------ Provided data

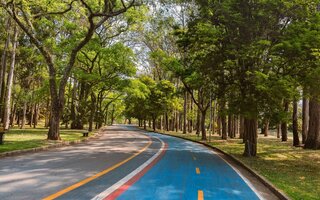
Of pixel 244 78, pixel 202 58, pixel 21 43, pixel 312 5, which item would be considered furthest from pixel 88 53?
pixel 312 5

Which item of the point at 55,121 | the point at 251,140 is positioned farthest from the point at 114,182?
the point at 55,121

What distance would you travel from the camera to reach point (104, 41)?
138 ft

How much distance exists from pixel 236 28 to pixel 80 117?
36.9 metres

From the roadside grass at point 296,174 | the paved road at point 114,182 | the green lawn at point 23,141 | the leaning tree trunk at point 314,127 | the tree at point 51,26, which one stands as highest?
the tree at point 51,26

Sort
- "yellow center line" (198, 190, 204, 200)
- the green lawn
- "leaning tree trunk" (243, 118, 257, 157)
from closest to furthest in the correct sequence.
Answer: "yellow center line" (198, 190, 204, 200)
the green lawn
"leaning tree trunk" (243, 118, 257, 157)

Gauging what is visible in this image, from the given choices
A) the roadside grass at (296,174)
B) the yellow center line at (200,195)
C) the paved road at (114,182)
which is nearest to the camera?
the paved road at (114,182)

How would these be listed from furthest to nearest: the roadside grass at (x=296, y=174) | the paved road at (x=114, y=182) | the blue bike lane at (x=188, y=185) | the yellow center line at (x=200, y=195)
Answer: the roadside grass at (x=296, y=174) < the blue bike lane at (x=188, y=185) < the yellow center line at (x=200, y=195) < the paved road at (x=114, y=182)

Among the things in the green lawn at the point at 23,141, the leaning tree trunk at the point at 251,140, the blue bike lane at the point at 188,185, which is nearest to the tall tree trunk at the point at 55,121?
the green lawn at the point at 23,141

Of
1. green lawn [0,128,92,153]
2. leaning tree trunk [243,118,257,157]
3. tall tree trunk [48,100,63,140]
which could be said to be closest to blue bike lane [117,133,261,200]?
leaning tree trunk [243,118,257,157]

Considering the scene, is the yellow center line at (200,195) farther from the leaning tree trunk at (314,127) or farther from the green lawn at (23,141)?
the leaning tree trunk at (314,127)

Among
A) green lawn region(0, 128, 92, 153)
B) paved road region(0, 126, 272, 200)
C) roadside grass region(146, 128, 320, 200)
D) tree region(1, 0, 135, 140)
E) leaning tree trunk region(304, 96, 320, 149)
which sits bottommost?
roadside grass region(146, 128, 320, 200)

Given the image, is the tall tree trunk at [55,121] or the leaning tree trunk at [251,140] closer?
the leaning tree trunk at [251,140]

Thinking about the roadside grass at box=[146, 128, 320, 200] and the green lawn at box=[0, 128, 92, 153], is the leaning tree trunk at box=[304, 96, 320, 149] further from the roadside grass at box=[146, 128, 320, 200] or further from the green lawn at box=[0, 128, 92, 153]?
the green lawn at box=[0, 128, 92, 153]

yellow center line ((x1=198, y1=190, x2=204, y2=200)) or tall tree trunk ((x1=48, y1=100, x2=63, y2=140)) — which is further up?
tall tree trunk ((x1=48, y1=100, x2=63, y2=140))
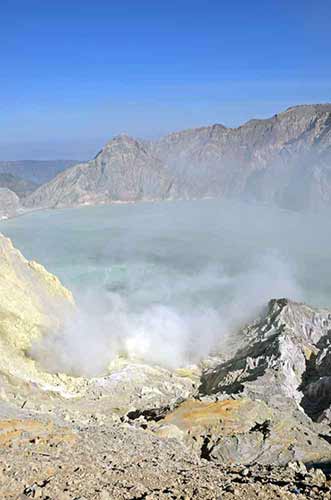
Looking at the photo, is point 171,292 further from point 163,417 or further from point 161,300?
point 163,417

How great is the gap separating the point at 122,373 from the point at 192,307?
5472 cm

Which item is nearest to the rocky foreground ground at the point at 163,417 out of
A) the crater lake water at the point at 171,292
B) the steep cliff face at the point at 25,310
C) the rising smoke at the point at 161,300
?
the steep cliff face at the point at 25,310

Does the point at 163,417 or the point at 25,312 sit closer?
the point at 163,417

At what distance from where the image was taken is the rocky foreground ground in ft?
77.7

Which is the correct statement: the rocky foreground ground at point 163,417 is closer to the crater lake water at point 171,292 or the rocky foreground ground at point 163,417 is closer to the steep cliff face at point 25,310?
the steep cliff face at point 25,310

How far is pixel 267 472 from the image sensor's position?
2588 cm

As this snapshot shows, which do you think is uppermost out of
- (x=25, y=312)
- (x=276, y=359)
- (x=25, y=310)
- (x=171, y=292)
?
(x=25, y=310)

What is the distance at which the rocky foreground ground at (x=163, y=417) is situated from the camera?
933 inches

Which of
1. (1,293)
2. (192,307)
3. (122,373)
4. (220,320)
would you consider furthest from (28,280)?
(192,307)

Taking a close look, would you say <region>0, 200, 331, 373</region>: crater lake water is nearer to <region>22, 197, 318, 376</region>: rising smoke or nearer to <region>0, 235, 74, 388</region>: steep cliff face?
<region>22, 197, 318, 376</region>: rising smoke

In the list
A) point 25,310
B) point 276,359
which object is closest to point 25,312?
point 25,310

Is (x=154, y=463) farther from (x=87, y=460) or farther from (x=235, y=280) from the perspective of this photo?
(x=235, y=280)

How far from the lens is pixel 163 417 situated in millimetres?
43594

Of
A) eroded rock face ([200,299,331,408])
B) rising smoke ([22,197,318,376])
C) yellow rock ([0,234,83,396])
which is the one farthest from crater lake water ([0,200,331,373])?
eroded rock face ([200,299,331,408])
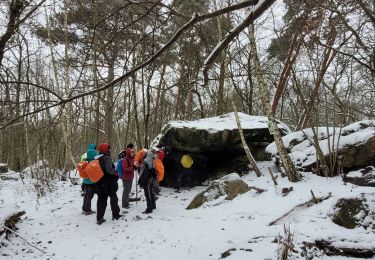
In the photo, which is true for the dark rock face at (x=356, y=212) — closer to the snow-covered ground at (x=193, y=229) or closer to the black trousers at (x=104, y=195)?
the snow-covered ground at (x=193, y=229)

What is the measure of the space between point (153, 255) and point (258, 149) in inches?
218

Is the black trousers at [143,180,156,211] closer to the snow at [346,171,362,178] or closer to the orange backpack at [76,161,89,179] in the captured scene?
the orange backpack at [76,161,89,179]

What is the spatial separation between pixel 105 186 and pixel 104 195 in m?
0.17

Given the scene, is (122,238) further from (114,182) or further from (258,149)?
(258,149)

------------
------ Provided data

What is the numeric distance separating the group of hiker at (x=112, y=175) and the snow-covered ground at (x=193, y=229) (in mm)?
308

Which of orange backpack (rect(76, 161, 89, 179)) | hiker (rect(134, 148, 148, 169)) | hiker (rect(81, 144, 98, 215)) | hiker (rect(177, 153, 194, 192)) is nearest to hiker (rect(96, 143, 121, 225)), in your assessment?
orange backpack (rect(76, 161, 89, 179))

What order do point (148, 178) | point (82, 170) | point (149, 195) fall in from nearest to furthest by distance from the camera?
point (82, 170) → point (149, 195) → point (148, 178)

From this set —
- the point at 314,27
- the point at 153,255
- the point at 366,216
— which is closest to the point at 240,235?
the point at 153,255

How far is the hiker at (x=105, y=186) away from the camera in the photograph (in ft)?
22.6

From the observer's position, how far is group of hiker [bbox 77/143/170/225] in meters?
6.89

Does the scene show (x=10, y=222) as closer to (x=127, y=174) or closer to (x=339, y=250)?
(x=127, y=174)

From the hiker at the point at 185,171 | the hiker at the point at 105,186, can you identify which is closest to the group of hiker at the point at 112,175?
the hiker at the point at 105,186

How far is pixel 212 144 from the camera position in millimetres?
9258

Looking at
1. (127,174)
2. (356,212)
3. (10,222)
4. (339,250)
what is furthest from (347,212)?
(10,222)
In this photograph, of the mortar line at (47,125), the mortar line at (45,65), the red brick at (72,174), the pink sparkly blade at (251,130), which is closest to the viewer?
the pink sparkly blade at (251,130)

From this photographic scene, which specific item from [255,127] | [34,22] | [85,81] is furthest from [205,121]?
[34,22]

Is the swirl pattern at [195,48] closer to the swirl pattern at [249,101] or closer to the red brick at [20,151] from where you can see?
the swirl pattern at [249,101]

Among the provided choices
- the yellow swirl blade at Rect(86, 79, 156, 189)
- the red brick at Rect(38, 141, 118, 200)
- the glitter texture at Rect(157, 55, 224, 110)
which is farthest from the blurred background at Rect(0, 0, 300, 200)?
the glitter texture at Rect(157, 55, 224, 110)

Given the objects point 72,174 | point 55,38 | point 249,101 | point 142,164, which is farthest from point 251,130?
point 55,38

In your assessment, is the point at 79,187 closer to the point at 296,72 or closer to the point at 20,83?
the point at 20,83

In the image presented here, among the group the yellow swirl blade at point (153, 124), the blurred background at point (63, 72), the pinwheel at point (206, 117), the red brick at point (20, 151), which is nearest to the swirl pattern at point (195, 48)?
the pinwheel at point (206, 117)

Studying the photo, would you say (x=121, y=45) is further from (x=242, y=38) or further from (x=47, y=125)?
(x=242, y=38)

------------

Task directions =>
Convert the records from the line with "Of pixel 244" up to and including the line with "36.9 metres" into a two-column CSV with columns "request" and "answer", one row per record. Put each value in one quoted field and replace line breaks with spaces.

Exercise answer =>
request,answer
"Of pixel 244 78, pixel 202 58, pixel 21 43, pixel 312 5, which item would be considered furthest from pixel 88 53?","pixel 312 5"
"Which item of the point at 55,121 | the point at 251,140 is positioned farthest from the point at 114,182?","the point at 55,121"
"What distance would you travel from the camera to reach point (104, 41)?","138 ft"
"How much distance exists from pixel 236 28 to pixel 80 117?","36.9 metres"